Systemic Lupus Erythematosus

Systemic Lupus Erythematosus

Hastalığın nedeni nedir?

Özellikle iki yaş üzerindeki yetişkin köpeklerde sıklıkla görülen ve iskelet sistemi, deri, böbrekler, sinir sistemi başta olmak üzere bir çok sistemi etkileyen bir immun sistem hastalığıdır.

Hastalığın nedeni tam olarak belirlenememiş olmasına karşın, genetik faktörler, immun sistem bozuklukları, ilaçlar gibi bazı faktörlere bağlı olarak şekillendiği görüşü hakimdir. Hastalığın oluşumunda viral etkenlerin de rol oynadığı ve özellikle Collie ve German Shepdog ırkı köpeklerde hastalığın başlamasında önemli bir etken olduğu bilinmektedir.

Hastalığın gelişimi nasıldır?

Hastalığın oluşumunda, Tip 1 ve Tip 2 olarak adlandırılan iki gen etkindir. Tip 1 geni hastalığa yatkınlık oluşturur, Tip 2 ise hastalığın tipini belirler. Bu iki genin birlikte yaptığı etkiyle sistemik lupus erythematosus başlar. Dolaşım sisteminde antijen antikor kompleklerinin artması veya eritrosit, lökosit ve trombositlere özgün antikorların artışına bağlı olarak immun sistemde şekillenen bozulmalar nedeniyle bağışıklıkla ilgili yanıtların oluşumunda aksamalar şekillenir. Bu nedenle bağışıklık sistemi gerekli olan düzende çalışamaz ve bir çok farklı otoantikor üretimine neden olur. Bunun sonucunda vücutta pek çok sistem olumsuz etkilenir.

==============================

__İş talimatı 1__: Aşağıdaki ifadelerin lupus metniyle uyuşup uyuşmadığını belirtin: (a) Hastalık özellikle iki yaş üzerindeki yetişkin köpeklerde görülür. (b) Hastalığın nedeni kesin olarak belirlenmiştir. (c) Tip 2 geni hastalığa yatkınlık oluşturur. Her biri için evet ya da hayır deyip metindeki belirleyici sözleri aynen alıntılayın.
__İş talimatı 2__: Lütfen lupus metninin "Özellikle iki yaş" sözleriyle başlayıp "Hastalığın gelişimi nasıldır?" sözlerine kadar süren kısmını hiç değiştirmeden yeniden yazın.
Veriler lupus metniyle ilgili değildir.

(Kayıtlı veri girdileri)
==============================

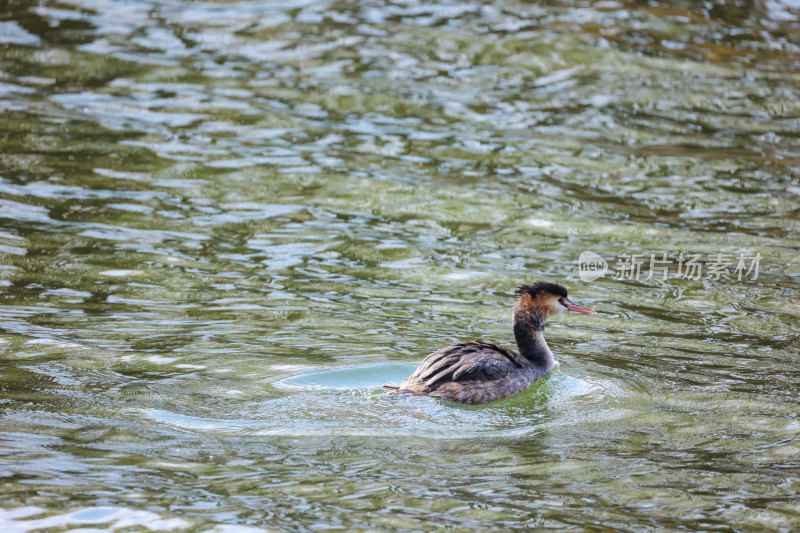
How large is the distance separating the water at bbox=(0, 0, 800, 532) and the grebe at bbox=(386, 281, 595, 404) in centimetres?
16

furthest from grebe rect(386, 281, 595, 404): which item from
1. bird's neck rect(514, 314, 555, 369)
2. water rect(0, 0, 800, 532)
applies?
water rect(0, 0, 800, 532)

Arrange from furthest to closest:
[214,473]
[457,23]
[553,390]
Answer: [457,23] < [553,390] < [214,473]

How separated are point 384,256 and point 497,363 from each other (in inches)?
154

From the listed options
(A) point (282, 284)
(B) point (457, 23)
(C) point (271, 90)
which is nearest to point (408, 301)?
(A) point (282, 284)

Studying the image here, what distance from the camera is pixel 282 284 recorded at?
1059 cm

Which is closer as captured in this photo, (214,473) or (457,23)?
(214,473)

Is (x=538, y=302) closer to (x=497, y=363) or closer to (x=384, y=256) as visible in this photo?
(x=497, y=363)

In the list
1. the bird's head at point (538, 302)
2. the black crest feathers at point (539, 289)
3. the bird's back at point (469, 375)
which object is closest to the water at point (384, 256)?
the bird's back at point (469, 375)

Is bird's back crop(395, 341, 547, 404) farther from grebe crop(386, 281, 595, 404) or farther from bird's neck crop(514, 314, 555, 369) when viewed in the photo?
bird's neck crop(514, 314, 555, 369)

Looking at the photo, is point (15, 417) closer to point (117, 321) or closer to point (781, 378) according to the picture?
point (117, 321)

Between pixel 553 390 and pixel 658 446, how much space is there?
145 cm

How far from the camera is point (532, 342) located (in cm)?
850

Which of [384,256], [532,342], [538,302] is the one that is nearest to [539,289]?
[538,302]

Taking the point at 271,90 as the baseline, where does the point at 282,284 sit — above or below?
below
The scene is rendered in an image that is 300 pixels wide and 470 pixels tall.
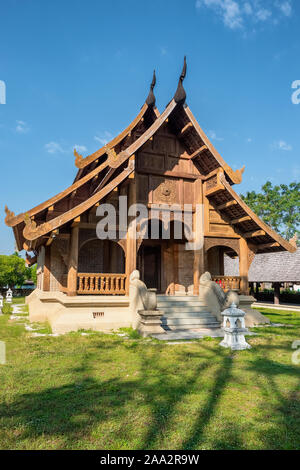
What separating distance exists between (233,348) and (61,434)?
16.6ft

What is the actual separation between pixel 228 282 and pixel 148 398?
874 cm

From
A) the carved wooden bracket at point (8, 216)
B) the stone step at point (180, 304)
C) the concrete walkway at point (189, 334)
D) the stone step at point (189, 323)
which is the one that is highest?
the carved wooden bracket at point (8, 216)

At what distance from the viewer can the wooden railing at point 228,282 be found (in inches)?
488

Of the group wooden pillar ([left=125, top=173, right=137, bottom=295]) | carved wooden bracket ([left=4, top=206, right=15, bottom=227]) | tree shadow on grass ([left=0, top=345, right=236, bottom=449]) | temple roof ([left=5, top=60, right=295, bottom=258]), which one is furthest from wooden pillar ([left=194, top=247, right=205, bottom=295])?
carved wooden bracket ([left=4, top=206, right=15, bottom=227])

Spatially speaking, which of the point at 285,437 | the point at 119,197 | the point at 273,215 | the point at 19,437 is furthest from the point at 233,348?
the point at 273,215

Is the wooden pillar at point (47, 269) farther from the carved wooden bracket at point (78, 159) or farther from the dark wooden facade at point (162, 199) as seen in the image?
the carved wooden bracket at point (78, 159)

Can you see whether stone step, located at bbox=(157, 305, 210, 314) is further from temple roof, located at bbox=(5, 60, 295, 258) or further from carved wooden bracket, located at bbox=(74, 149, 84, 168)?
carved wooden bracket, located at bbox=(74, 149, 84, 168)

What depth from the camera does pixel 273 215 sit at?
48062 millimetres

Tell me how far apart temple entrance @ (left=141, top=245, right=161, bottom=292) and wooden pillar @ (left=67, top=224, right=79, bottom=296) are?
483cm

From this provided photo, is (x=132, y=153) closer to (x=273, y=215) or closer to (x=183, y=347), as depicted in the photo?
(x=183, y=347)

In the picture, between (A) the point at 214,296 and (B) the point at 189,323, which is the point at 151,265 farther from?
(B) the point at 189,323

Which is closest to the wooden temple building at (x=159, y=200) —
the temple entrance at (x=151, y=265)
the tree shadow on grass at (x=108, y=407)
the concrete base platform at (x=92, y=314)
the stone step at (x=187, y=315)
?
the concrete base platform at (x=92, y=314)

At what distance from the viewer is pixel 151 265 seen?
15445 mm

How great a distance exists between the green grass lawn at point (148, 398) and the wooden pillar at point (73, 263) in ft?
9.39
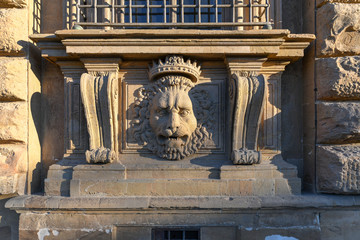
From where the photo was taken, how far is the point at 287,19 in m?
2.94

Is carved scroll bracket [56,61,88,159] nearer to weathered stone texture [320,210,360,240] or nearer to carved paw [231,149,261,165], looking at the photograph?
carved paw [231,149,261,165]

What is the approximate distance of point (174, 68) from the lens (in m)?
2.57

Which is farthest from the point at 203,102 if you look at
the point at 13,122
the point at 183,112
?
the point at 13,122

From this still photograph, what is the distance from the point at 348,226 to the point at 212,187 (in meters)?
1.53

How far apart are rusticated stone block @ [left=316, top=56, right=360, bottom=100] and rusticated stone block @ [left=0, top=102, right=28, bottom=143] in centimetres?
332

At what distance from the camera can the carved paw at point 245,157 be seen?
2564mm

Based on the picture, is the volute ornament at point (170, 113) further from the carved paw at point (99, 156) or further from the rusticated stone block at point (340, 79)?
the rusticated stone block at point (340, 79)

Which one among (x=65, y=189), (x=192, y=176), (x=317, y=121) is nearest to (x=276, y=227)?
(x=192, y=176)

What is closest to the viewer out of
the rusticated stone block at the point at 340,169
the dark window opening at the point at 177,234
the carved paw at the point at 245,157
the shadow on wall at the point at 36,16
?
the rusticated stone block at the point at 340,169

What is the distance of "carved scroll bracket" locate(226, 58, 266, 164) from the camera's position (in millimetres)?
2553

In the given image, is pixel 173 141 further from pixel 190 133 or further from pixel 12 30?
pixel 12 30

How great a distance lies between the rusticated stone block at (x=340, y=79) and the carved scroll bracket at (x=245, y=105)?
2.25 feet

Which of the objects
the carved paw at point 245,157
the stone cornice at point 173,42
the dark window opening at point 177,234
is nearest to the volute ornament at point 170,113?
the stone cornice at point 173,42

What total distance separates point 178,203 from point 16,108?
81.2 inches
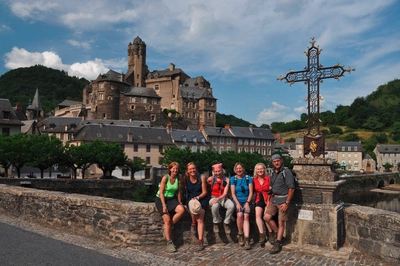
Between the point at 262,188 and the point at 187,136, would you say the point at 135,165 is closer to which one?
the point at 187,136

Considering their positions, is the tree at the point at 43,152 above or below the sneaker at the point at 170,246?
above

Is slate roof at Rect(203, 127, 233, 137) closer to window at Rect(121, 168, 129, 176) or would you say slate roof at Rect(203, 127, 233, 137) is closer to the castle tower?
window at Rect(121, 168, 129, 176)

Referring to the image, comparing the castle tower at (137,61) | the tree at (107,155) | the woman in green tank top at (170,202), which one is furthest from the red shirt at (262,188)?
the castle tower at (137,61)

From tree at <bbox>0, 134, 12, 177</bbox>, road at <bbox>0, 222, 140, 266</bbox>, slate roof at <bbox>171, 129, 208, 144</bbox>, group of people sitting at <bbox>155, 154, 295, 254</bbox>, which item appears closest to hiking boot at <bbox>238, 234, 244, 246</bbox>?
group of people sitting at <bbox>155, 154, 295, 254</bbox>

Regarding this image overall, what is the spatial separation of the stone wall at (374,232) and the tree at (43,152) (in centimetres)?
3473

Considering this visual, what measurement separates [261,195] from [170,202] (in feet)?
6.02

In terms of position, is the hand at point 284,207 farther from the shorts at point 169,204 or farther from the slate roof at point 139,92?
the slate roof at point 139,92

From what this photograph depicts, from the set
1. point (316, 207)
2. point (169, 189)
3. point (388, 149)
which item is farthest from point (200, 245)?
point (388, 149)

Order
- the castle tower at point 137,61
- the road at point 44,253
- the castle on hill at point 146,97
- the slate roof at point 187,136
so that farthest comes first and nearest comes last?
1. the castle tower at point 137,61
2. the castle on hill at point 146,97
3. the slate roof at point 187,136
4. the road at point 44,253

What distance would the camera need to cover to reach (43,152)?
1421 inches

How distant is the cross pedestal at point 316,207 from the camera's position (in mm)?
6559

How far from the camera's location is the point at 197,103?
86250 millimetres

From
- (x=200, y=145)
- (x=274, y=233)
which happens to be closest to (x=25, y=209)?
(x=274, y=233)

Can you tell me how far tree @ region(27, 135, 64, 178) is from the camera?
35469 mm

==============================

__Yazılı yanıt 1__:
(a) Evet: "Özellikle iki yaş üzerindeki yetişkin köpeklerde sıklıkla görülen"
(b) Hayır: "Hastalığın nedeni tam olarak belirlenememiş olmasına karşın"
(c) Hayır: "Tip 1 geni hastalığa yatkınlık oluşturur, Tip 2 ise hastalığın tipini belirler."

__Yazılı yanıt 2__:
Özellikle iki yaş üzerindeki yetişkin köpeklerde sıklıkla görülen ve iskelet sistemi, deri, böbrekler, sinir sistemi başta olmak üzere bir çok sistemi etkileyen bir immun sistem hastalığıdır.

Hastalığın nedeni tam olarak belirlenememiş olmasına karşın, genetik faktörler, immun sistem bozuklukları, ilaçlar gibi bazı faktörlere bağlı olarak şekillendiği görüşü hakimdir. Hastalığın oluşumunda viral etkenlerin de rol oynadığı ve özellikle Collie ve German Shepdog ırkı köpeklerde hastalığın başlamasında önemli bir etken olduğu bilinmektedir.

Hastalığın gelişimi nasıldır?